INSTRUCTIONS FOR THE TASK
Every line between the top of the data below and the line with "scientific name: Petroica macrocephala", both ends included, must be retyped exactly.

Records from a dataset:
=-=-=

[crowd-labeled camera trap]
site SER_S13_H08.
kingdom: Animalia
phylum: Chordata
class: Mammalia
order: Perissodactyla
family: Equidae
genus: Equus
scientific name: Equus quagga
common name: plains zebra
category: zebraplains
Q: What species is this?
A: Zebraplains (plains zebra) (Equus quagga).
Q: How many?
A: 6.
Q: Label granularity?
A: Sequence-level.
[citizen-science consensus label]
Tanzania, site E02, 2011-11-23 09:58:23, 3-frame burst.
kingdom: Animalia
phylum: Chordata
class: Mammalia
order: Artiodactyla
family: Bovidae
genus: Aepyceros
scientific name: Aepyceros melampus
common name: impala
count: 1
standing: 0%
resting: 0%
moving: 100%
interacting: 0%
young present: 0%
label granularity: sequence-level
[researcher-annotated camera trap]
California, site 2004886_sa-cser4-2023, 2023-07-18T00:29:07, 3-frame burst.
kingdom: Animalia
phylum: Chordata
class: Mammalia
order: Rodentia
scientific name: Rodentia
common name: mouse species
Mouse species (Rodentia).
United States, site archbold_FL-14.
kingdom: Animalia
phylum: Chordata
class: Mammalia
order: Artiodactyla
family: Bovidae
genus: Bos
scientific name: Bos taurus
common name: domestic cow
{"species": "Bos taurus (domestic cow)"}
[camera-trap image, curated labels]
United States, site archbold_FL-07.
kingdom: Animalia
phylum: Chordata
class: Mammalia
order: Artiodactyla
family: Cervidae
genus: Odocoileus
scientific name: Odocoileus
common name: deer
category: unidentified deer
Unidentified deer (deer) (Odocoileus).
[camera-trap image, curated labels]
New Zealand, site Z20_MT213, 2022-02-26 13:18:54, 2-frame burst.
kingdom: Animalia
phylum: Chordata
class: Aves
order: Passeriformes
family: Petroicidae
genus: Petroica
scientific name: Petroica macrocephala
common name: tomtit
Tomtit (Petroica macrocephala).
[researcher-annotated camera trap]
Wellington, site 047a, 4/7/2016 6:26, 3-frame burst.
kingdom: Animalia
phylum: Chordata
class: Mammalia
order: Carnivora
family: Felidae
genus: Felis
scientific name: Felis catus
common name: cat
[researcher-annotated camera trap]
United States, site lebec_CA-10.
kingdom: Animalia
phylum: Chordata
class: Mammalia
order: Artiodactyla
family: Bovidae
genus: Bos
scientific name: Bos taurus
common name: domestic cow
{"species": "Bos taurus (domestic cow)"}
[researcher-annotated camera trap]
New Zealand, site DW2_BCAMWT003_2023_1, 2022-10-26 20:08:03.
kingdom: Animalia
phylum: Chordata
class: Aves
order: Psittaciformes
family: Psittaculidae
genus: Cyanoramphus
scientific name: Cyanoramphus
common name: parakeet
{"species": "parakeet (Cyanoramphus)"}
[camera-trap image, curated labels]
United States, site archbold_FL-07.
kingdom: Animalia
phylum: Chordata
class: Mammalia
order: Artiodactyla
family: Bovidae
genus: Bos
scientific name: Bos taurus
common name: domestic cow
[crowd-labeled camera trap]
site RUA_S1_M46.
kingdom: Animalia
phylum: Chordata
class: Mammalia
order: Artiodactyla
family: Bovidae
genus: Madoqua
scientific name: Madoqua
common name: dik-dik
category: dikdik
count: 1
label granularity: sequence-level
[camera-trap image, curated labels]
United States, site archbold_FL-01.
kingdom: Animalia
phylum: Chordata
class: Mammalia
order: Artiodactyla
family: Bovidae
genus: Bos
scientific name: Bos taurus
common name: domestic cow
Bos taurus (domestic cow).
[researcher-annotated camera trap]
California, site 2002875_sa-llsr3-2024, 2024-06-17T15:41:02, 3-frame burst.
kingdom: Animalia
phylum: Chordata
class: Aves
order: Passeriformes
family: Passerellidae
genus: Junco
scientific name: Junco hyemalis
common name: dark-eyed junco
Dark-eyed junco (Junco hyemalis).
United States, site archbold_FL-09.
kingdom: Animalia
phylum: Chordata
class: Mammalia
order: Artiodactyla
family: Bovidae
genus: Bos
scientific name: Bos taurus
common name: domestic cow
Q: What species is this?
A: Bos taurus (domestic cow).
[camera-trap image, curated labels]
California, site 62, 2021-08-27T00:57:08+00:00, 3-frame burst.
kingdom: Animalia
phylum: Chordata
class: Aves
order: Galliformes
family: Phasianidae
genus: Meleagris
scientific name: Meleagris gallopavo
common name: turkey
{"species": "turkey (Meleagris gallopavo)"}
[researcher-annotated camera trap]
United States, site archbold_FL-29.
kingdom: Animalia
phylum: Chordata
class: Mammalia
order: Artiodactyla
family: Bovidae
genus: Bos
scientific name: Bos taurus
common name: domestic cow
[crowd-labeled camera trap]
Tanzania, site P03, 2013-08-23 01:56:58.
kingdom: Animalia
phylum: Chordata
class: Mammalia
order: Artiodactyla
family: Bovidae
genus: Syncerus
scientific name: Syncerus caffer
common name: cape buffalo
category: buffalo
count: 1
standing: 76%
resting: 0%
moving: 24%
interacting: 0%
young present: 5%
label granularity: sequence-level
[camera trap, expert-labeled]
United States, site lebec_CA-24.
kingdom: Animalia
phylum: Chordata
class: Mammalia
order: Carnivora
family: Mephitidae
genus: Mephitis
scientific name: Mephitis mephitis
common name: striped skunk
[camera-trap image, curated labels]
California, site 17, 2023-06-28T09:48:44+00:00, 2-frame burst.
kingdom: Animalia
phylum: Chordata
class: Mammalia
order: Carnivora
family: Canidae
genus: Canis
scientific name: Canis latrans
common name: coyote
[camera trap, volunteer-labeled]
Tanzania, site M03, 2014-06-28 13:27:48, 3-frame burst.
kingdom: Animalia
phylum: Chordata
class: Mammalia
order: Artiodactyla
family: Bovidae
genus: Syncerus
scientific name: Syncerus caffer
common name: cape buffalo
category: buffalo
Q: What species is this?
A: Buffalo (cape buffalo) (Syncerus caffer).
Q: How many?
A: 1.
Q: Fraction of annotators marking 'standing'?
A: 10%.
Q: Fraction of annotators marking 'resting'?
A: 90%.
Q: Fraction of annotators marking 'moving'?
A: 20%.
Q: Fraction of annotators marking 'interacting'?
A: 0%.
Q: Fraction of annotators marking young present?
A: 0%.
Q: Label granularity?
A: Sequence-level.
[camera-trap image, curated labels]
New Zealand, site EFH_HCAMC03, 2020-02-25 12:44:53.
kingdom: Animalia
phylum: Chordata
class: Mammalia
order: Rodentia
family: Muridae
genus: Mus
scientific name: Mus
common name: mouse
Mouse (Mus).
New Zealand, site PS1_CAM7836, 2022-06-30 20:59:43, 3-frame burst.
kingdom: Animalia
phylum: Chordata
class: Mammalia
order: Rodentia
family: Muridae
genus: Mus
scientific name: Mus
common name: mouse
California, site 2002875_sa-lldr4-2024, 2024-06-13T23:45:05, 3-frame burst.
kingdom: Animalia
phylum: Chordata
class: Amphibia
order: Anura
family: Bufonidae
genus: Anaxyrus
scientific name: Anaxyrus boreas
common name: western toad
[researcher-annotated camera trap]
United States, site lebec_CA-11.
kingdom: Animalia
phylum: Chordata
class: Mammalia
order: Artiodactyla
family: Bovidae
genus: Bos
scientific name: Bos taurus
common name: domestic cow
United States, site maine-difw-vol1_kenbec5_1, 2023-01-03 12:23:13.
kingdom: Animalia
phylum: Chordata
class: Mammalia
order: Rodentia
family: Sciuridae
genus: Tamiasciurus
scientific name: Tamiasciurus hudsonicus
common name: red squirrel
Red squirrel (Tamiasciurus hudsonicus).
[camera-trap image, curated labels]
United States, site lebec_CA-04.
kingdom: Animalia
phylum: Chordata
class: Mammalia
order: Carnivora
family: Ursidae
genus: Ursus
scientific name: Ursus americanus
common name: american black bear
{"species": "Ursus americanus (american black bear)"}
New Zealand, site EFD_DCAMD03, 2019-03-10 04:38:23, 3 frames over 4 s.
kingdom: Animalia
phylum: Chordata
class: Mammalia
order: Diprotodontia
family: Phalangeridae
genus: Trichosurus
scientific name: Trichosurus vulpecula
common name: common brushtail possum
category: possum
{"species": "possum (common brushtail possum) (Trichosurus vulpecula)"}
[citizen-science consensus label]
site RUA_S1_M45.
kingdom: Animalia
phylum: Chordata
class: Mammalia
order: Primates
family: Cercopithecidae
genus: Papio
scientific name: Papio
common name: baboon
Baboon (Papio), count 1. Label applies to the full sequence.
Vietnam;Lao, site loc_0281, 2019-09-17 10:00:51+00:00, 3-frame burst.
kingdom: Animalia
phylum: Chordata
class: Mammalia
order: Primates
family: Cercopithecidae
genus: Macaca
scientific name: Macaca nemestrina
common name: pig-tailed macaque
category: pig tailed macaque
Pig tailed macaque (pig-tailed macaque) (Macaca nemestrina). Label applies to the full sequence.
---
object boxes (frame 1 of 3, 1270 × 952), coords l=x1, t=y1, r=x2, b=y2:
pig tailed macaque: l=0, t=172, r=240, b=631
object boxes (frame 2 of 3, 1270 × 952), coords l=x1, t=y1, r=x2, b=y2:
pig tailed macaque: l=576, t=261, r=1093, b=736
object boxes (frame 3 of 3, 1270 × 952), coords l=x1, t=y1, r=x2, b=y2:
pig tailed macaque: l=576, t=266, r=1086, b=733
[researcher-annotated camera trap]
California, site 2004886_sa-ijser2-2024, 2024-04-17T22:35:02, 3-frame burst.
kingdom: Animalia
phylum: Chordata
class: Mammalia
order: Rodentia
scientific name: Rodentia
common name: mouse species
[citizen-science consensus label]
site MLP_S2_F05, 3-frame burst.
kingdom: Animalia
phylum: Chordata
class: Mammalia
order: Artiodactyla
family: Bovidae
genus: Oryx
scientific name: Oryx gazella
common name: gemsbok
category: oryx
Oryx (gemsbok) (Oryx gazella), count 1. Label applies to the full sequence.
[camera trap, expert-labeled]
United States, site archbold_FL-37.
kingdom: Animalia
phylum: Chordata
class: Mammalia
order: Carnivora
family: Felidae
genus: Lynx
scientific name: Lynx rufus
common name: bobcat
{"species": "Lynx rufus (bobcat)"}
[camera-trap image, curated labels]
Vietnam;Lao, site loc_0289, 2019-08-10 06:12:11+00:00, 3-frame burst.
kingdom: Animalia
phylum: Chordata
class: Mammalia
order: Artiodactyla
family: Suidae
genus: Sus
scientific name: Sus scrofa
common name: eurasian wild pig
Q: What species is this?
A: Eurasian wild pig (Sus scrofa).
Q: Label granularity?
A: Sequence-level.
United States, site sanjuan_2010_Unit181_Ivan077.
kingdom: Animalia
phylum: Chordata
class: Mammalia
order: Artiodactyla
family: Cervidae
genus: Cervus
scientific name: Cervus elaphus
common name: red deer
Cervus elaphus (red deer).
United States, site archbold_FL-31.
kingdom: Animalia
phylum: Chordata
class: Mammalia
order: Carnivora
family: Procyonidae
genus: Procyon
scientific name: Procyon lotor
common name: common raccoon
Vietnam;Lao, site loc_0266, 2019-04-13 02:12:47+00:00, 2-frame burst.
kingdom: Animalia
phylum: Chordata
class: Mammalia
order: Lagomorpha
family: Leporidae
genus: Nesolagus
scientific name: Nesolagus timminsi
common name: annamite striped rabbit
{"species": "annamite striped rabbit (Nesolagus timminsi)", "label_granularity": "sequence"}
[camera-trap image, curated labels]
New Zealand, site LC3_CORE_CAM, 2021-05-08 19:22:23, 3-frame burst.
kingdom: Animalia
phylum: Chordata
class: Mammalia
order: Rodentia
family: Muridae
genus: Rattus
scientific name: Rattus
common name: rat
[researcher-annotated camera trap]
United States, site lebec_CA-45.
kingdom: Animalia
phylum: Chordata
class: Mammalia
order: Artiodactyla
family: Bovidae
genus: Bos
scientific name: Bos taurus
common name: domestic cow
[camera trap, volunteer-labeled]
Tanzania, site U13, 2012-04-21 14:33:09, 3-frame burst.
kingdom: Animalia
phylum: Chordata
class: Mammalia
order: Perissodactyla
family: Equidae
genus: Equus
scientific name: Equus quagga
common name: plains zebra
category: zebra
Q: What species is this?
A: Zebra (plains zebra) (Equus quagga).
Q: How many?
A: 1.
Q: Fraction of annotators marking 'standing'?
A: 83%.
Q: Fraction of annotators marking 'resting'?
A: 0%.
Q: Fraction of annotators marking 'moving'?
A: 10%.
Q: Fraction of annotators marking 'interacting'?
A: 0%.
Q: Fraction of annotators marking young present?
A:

=-=-=

EXERCISE SOLUTION
[crowd-labeled camera trap]
site SER_S13_H08.
kingdom: Animalia
phylum: Chordata
class: Mammalia
order: Perissodactyla
family: Equidae
genus: Equus
scientific name: Equus quagga
common name: plains zebra
category: zebraplains
Q: What species is this?
A: Zebraplains (plains zebra) (Equus quagga).
Q: How many?
A: 6.
Q: Label granularity?
A: Sequence-level.
[citizen-science consensus label]
Tanzania, site E02, 2011-11-23 09:58:23, 3-frame burst.
kingdom: Animalia
phylum: Chordata
class: Mammalia
order: Artiodactyla
family: Bovidae
genus: Aepyceros
scientific name: Aepyceros melampus
common name: impala
count: 1
standing: 0%
resting: 0%
moving: 100%
interacting: 0%
young present: 0%
label granularity: sequence-level
[researcher-annotated camera trap]
California, site 2004886_sa-cser4-2023, 2023-07-18T00:29:07, 3-frame burst.
kingdom: Animalia
phylum: Chordata
class: Mammalia
order: Rodentia
scientific name: Rodentia
common name: mouse species
Mouse species (Rodentia).
United States, site archbold_FL-14.
kingdom: Animalia
phylum: Chordata
class: Mammalia
order: Artiodactyla
family: Bovidae
genus: Bos
scientific name: Bos taurus
common name: domestic cow
{"species": "Bos taurus (domestic cow)"}
[camera-trap image, curated labels]
United States, site archbold_FL-07.
kingdom: Animalia
phylum: Chordata
class: Mammalia
order: Artiodactyla
family: Cervidae
genus: Odocoileus
scientific name: Odocoileus
common name: deer
category: unidentified deer
Unidentified deer (deer) (Odocoileus).
[camera-trap image, curated labels]
New Zealand, site Z20_MT213, 2022-02-26 13:18:54, 2-frame burst.
kingdom: Animalia
phylum: Chordata
class: Aves
order: Passeriformes
family: Petroicidae
genus: Petroica
scientific name: Petroica macrocephala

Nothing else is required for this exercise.